Copyright 2015 Haley James, all
rights reserved.

No
part of this work may be reproduced without written consent of the author. This
book is a work of fiction, and any resemblance to any persons, living or dead,
is entirely coincidental.

NOTE: This book is for a mature
audience only due to adult conduct.

 

Epilogue

 

The crime was brutal, that much was
obvious. The amount of blood splattered around the room alone was enough to
make any human in their right mind nauseas. The walls were covered, the sheets
drenched, and the carpet destroyed. The bedroom nightstand table lay overturned
on its side, broken picture frames flooded the floor,
all
showing the sign of the struggle that had taken place.
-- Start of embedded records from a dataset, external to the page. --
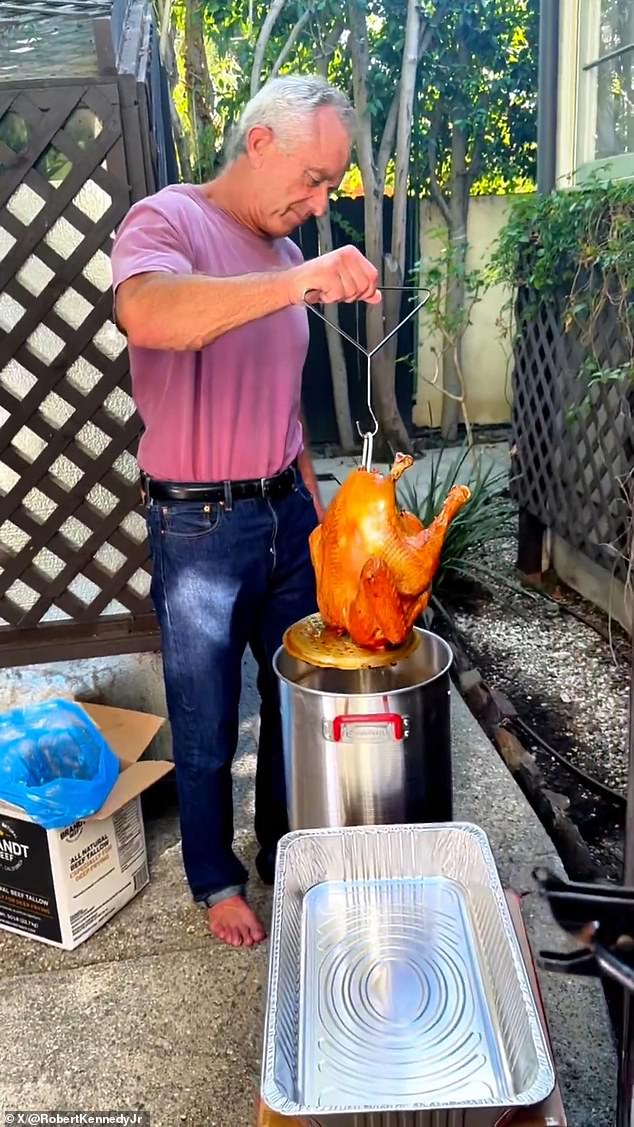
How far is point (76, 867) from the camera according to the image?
2338 mm

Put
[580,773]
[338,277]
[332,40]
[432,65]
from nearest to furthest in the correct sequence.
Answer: [338,277]
[580,773]
[332,40]
[432,65]

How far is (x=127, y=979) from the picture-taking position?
227 cm

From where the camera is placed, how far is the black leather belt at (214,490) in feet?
6.82

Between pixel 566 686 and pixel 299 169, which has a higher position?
pixel 299 169

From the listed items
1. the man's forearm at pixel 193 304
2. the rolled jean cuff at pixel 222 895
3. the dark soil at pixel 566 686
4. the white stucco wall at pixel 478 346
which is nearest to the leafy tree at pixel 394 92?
the white stucco wall at pixel 478 346

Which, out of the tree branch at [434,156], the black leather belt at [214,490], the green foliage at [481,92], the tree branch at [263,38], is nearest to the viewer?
the black leather belt at [214,490]

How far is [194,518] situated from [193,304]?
0.60 metres

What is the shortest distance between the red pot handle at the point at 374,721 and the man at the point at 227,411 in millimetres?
508

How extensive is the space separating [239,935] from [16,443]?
1565 millimetres

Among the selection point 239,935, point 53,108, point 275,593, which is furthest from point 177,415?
point 239,935

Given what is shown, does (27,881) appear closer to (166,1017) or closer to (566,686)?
(166,1017)

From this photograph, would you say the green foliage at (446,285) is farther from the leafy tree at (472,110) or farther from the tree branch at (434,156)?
the tree branch at (434,156)

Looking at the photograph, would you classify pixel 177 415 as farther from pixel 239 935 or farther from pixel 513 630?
pixel 513 630

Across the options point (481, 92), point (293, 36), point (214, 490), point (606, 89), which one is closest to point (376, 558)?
point (214, 490)
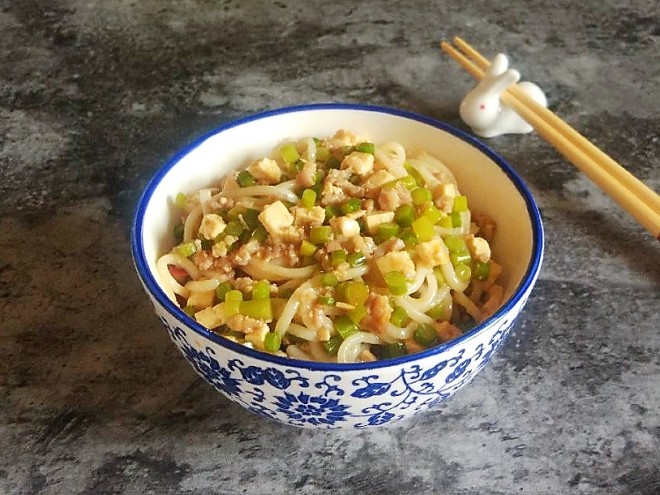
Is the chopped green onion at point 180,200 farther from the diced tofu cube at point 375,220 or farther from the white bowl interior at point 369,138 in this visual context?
the diced tofu cube at point 375,220

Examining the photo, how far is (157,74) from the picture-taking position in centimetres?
225

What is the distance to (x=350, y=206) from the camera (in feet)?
4.41

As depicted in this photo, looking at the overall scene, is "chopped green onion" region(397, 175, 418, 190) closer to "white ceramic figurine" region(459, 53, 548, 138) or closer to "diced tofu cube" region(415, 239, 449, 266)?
"diced tofu cube" region(415, 239, 449, 266)

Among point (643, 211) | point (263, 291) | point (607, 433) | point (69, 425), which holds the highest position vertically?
point (643, 211)

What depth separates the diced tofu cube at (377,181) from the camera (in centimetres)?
139

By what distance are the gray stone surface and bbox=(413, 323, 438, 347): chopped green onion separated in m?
0.18

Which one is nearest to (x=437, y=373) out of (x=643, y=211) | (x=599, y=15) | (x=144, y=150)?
(x=643, y=211)

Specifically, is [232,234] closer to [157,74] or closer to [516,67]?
[157,74]

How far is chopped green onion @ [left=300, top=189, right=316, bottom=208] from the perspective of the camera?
1.36 meters

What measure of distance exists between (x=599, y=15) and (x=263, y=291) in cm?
191

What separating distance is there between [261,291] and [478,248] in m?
0.42

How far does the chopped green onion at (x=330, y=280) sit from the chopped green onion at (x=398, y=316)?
0.11 metres

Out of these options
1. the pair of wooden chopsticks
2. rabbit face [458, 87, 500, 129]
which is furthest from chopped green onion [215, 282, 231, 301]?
rabbit face [458, 87, 500, 129]

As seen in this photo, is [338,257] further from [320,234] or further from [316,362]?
[316,362]
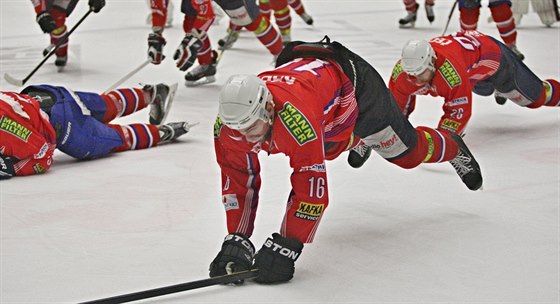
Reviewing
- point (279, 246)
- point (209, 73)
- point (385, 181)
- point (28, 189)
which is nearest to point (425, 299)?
point (279, 246)

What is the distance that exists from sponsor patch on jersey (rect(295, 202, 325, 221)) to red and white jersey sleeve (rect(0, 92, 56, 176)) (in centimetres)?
157

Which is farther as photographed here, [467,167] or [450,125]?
[450,125]

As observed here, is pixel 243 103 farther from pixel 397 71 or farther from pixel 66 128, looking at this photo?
pixel 397 71

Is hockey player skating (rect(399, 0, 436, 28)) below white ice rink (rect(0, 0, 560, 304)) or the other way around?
below

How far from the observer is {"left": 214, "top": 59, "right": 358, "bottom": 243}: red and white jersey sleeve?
93.7 inches

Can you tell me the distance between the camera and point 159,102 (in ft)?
14.5

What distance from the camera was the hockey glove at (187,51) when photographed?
5.24 m

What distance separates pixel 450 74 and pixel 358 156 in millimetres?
527

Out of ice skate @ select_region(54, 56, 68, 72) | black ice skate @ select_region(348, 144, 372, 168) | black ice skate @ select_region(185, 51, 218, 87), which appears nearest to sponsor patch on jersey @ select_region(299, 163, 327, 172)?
black ice skate @ select_region(348, 144, 372, 168)

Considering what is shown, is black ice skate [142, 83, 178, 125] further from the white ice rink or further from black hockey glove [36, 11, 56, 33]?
black hockey glove [36, 11, 56, 33]

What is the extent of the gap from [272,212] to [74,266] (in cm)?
81

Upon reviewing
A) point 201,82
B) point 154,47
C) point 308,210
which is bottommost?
point 201,82

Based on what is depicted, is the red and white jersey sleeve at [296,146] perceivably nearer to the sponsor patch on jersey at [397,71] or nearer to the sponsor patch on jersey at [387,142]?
the sponsor patch on jersey at [387,142]

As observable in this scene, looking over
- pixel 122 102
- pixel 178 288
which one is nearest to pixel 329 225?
pixel 178 288
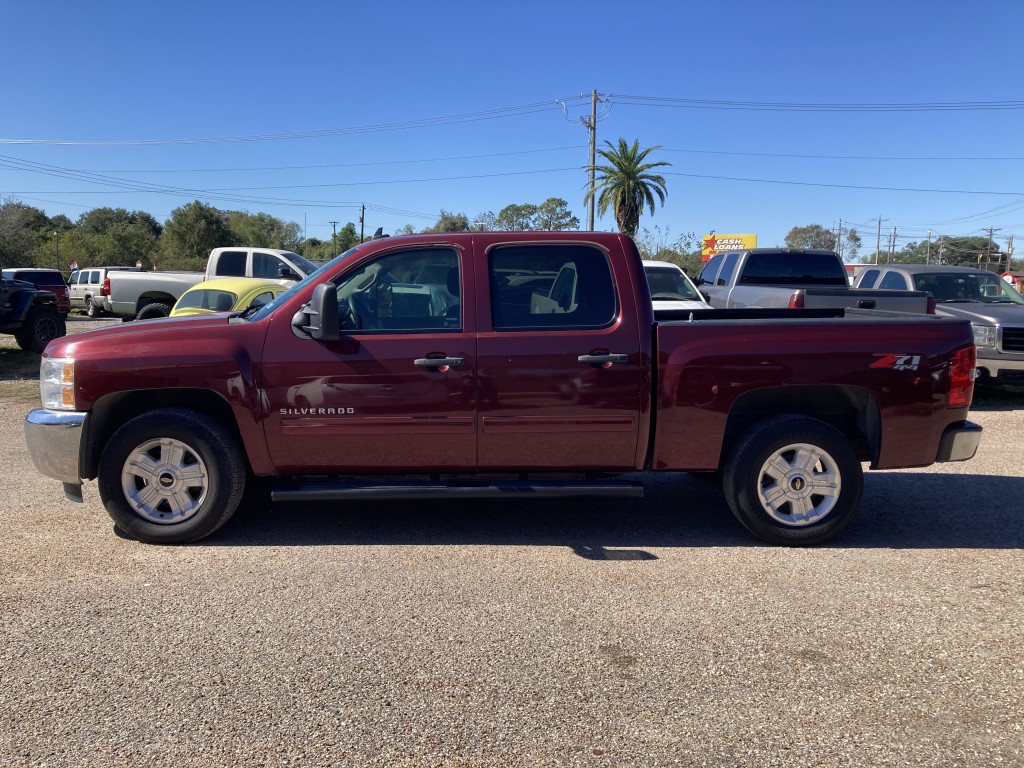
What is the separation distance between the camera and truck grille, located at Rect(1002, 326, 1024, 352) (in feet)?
33.8

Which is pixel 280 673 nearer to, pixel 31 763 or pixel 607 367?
pixel 31 763

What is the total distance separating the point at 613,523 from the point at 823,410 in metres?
1.59

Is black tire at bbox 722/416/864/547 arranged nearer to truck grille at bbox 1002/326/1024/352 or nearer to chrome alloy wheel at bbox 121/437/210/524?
chrome alloy wheel at bbox 121/437/210/524

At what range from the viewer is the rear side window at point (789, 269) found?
42.2 ft

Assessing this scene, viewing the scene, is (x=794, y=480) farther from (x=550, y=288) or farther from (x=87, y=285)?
(x=87, y=285)

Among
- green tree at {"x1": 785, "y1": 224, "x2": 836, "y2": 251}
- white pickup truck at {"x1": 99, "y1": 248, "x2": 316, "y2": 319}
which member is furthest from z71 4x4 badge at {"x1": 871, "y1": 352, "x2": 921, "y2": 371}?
green tree at {"x1": 785, "y1": 224, "x2": 836, "y2": 251}

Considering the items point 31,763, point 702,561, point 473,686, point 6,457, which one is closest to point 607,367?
point 702,561

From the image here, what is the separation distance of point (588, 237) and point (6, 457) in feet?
19.3

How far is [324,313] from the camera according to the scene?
4.69 meters

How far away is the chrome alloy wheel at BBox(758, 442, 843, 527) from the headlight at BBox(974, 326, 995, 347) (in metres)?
6.87

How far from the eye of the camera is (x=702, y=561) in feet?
15.7

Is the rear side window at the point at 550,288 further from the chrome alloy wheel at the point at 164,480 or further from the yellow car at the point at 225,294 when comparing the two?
the yellow car at the point at 225,294

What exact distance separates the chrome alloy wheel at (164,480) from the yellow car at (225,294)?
678 centimetres

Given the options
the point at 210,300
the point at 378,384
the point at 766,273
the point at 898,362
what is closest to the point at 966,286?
the point at 766,273
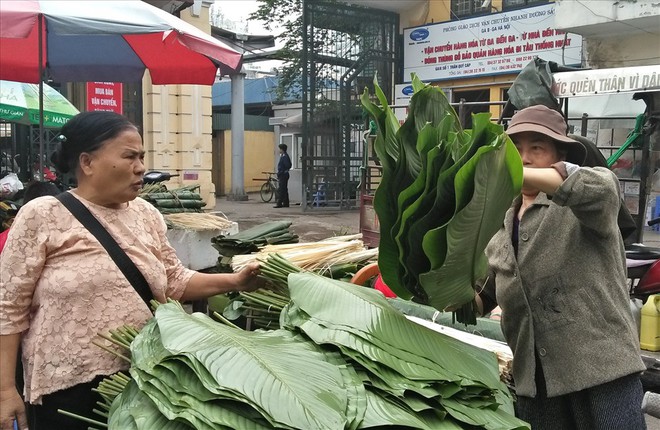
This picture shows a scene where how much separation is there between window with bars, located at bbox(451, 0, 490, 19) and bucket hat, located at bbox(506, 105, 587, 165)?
1082cm

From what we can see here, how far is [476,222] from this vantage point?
1.40 meters

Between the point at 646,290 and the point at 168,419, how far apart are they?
319cm

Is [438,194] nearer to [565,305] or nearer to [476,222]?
[476,222]

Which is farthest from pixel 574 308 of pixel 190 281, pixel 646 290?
pixel 646 290

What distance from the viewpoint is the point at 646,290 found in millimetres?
3713

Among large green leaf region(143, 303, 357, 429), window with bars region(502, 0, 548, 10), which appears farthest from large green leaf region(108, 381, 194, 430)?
window with bars region(502, 0, 548, 10)

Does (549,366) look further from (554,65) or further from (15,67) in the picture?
(15,67)

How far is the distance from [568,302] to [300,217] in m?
11.5

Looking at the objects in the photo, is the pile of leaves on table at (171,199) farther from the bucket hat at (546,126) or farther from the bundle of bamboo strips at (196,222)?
the bucket hat at (546,126)

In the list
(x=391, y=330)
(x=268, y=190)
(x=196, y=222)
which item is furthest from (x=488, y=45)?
(x=391, y=330)

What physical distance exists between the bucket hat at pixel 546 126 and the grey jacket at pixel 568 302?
0.58ft

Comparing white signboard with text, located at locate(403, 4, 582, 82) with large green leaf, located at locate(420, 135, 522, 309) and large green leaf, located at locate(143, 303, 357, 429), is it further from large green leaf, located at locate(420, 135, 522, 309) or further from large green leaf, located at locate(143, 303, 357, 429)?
large green leaf, located at locate(143, 303, 357, 429)

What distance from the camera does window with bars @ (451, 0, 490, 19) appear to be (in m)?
12.2

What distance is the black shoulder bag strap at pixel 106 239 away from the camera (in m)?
2.15
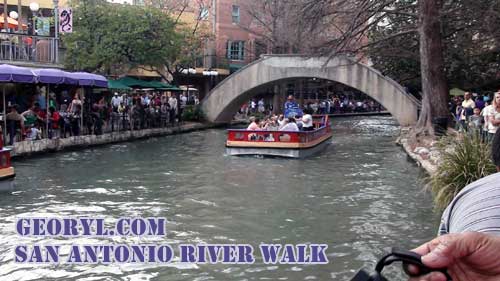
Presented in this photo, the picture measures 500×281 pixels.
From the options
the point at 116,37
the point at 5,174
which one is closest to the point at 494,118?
the point at 5,174

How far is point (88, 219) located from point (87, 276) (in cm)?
248

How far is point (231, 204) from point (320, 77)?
21312mm

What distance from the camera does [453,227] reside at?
212 centimetres

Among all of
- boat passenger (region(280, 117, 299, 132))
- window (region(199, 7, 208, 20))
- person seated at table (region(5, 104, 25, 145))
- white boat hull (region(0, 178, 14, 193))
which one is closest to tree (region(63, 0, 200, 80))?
person seated at table (region(5, 104, 25, 145))

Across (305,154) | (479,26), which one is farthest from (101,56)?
(479,26)

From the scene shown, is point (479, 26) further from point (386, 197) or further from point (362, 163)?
point (386, 197)

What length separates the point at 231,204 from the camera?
11.2 m

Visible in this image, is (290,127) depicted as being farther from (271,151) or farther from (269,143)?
(271,151)

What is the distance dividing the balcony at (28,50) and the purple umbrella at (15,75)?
455 centimetres

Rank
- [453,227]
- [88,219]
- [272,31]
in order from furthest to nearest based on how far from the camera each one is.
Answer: [272,31] → [88,219] → [453,227]

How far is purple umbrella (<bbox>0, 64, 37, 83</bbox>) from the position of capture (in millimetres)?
16734

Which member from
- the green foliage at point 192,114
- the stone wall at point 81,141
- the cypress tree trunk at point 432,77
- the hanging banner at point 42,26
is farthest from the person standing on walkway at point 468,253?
the green foliage at point 192,114

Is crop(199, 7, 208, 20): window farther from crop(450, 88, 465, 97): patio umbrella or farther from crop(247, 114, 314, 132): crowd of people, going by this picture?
crop(247, 114, 314, 132): crowd of people

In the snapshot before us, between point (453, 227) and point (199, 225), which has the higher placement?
point (453, 227)
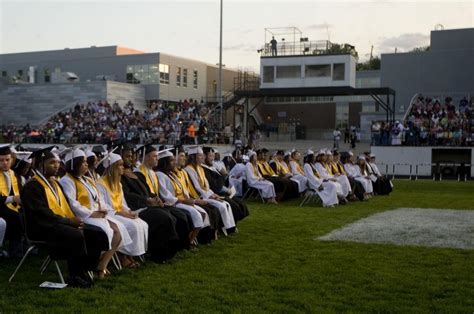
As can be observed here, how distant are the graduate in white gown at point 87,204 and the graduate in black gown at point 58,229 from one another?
0.44ft

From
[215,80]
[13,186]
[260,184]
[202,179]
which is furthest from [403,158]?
[215,80]

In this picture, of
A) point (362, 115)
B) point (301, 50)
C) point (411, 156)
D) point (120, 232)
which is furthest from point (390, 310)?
point (362, 115)

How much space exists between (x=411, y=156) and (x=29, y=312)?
26170 millimetres

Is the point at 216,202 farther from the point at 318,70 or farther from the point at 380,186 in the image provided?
the point at 318,70

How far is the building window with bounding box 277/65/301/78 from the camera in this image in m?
43.2

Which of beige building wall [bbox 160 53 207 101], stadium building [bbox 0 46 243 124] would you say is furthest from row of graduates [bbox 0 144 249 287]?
beige building wall [bbox 160 53 207 101]

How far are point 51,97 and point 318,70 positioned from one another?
2197 centimetres

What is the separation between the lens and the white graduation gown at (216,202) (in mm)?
10352

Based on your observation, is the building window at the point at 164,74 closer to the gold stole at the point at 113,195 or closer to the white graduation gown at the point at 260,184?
the white graduation gown at the point at 260,184

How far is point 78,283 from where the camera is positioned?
22.9 feet

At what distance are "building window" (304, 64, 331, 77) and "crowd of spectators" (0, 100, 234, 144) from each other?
7775mm

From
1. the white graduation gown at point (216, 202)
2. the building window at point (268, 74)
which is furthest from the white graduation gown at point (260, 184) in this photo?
the building window at point (268, 74)

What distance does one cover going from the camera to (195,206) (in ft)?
31.6

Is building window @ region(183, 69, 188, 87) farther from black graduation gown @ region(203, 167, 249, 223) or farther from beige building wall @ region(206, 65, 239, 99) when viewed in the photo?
black graduation gown @ region(203, 167, 249, 223)
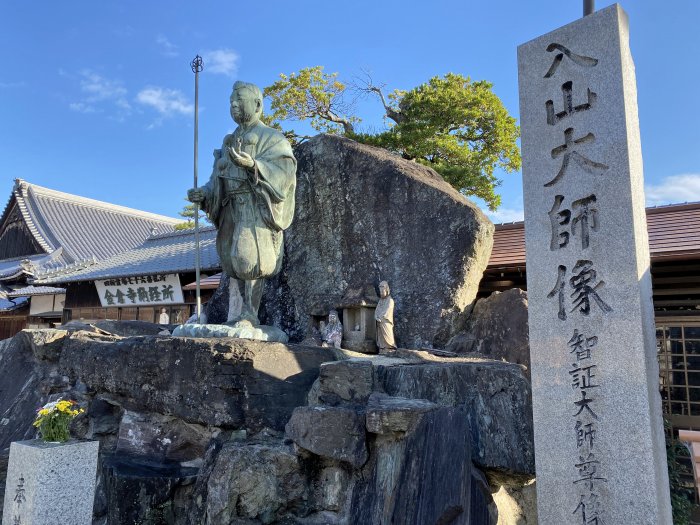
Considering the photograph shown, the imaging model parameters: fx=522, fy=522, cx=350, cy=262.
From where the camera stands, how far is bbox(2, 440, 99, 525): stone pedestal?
3879 mm

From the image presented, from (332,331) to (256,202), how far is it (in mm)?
2847

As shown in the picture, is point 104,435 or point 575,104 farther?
point 104,435

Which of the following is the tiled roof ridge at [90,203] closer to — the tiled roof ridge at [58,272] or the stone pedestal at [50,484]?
the tiled roof ridge at [58,272]

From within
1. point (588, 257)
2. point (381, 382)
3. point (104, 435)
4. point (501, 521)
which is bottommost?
point (501, 521)

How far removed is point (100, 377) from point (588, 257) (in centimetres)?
463

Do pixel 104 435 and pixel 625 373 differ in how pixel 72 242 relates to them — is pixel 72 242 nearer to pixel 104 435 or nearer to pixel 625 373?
pixel 104 435

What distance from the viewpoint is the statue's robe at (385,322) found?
6.84 meters

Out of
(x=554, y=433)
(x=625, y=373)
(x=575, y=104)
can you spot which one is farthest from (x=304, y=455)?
(x=575, y=104)

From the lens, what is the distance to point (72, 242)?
909 inches

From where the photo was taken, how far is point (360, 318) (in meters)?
7.44

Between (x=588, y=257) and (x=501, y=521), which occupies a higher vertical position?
(x=588, y=257)

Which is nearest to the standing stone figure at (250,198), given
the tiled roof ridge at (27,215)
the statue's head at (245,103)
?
the statue's head at (245,103)

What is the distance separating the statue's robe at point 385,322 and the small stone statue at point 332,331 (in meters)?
0.64

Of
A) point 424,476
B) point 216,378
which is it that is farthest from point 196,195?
point 424,476
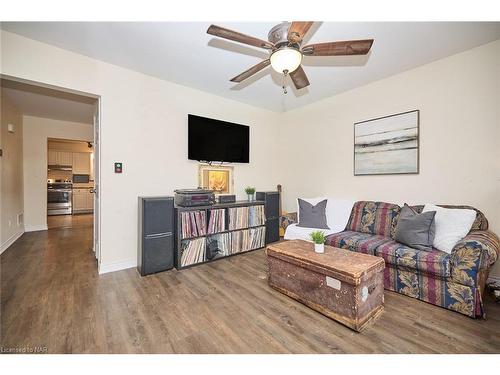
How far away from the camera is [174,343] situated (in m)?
1.45

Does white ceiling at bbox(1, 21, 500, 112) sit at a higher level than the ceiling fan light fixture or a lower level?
A: higher

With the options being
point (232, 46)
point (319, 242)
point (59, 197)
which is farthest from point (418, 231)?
point (59, 197)

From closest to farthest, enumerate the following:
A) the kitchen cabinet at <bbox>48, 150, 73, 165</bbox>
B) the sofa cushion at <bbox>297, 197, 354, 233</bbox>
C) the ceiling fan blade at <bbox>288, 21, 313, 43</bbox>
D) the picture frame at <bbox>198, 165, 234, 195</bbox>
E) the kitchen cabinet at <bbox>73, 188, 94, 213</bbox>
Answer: the ceiling fan blade at <bbox>288, 21, 313, 43</bbox> < the sofa cushion at <bbox>297, 197, 354, 233</bbox> < the picture frame at <bbox>198, 165, 234, 195</bbox> < the kitchen cabinet at <bbox>48, 150, 73, 165</bbox> < the kitchen cabinet at <bbox>73, 188, 94, 213</bbox>

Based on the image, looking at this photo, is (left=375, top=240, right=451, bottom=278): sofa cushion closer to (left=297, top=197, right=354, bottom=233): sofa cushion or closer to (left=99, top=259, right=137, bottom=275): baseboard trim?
(left=297, top=197, right=354, bottom=233): sofa cushion

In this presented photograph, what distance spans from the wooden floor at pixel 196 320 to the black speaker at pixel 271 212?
128 cm

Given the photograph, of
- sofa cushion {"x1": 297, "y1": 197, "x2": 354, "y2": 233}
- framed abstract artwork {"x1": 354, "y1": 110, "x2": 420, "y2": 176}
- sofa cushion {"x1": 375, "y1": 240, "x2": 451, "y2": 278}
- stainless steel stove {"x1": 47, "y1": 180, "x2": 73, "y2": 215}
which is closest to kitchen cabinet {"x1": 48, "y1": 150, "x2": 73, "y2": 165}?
stainless steel stove {"x1": 47, "y1": 180, "x2": 73, "y2": 215}

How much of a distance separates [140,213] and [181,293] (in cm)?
112

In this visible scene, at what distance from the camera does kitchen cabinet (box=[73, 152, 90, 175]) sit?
7191 mm

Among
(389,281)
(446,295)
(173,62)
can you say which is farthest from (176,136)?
(446,295)

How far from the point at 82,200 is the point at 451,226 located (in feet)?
29.9

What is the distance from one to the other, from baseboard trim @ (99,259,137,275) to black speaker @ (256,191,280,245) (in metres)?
2.07

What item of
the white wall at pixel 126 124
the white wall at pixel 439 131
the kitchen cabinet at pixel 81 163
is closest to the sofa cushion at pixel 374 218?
the white wall at pixel 439 131

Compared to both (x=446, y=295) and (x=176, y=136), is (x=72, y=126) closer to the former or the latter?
(x=176, y=136)

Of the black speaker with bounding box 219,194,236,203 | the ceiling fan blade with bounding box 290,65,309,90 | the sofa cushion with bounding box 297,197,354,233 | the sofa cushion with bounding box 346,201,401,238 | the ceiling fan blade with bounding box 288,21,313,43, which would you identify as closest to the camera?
the ceiling fan blade with bounding box 288,21,313,43
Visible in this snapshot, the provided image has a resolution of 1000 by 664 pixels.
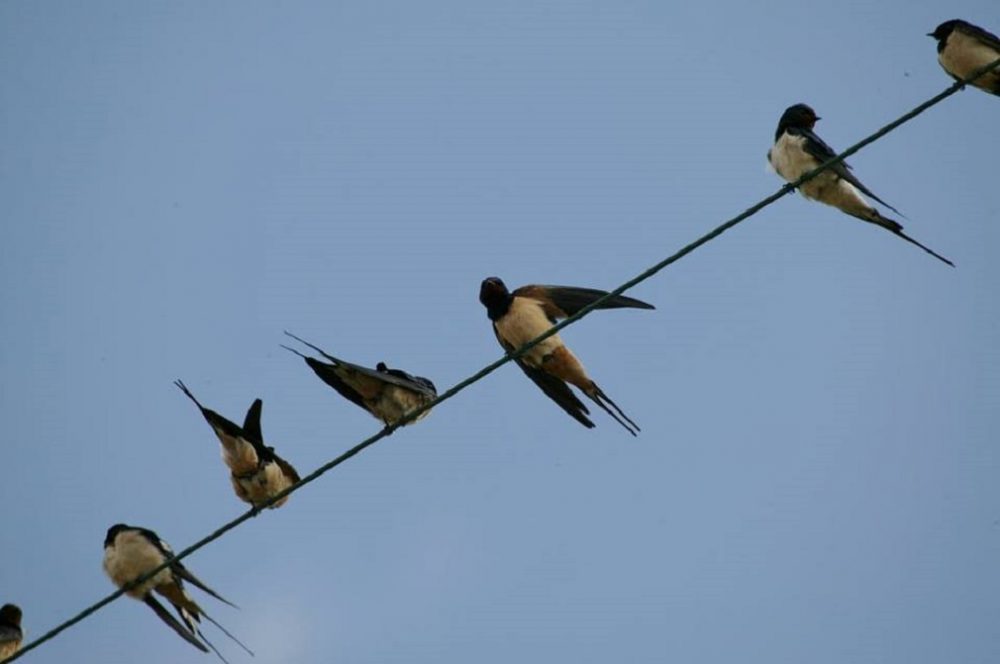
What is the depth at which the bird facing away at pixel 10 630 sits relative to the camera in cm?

The woman’s body lay motionless on the
bed, her limp hands tied to the bedpost, and her legs too covered in the rich
red liquid to make out. Looking at her now, no one would know how beautiful she
had once been. No one would know her laughter had once filled the empty void in
so many people’s hearts. Her once naturally straight and perfect blonde hair
now lay stained with dry blood and bald patches where her murderer had spent
hours ripping her hair out of her sculp.

The setting was a quite suburban
neighborhood, the house a light red, and like something out of a movie,
surrounded by a white thick fence. It was the type of small town where no one
locked the doors, the kind of town where people were raised to believe in the
good. And it was the kind of town where a crime so brutal was sure to cause a
stir hard to recover from.

In a few hours, Ashley Miller’s sister
would walk through her front door, just like any other Friday. She would set
her sister’s cup of coffee on the counter and walk to her bedroom to wake her.
Only the second she set foot on the first step to the second floor, she would
smell it, the awful stench to a tragic crime. And as she ran up the stairs
faster than she thought she could run, she would see evidence of the fight that
had started in the hallway then continued into the bedroom. And then, unlike
any other day of her life, her sister would find Ashley’s lifeless body.

An investigation would begin and a small
town in Texas would turn into absolute pandemonium. Then an obsessive hunt for
the woman’s killer would begin, ending in awful tragic circumstances.

That, however, was in a few hours. For
now, Ashley’s body would stay put, with the town of Burberry sleeping soundly
in their beds thinking that everyone was as always safe and sound.

 
 
 
 
 
 
 
 
 
 
 
 
 
 
 

Chapter one

 

Melissa Miller pushed her foot
down harder on the petal of her jeep careful not to collide into the rail on
the side of the narrow road she was speeding down. The leaves had started to
fall slowly off the trees indicating that fall was approaching, and on any
other day she might stop to admire the beauty of the season change. It wasn’t
any other day though. Today was the day Melissa had been waiting for, the day
her sister’s killer would finally be brought to justice.

Sure, she had said this before,
but today was it, she could feel it with all she had in her bones. Today she
had finally found the break in the case she was waiting for, a year later. A
year after that awful morning when she had walked into her worst nightmare,
finding her older sister strangled and beaten to death in the bedroom of her
two story red farm house.

A full year and the son of a bitch who
had done unthinkable things to her flesh and blood was still walking around on
the streets of their town, free as the wind. Melissa still had to see him
everyday, knowing what he had done, and it took everything inside of her to not
smack the smug look off his face every time she passed him on the street.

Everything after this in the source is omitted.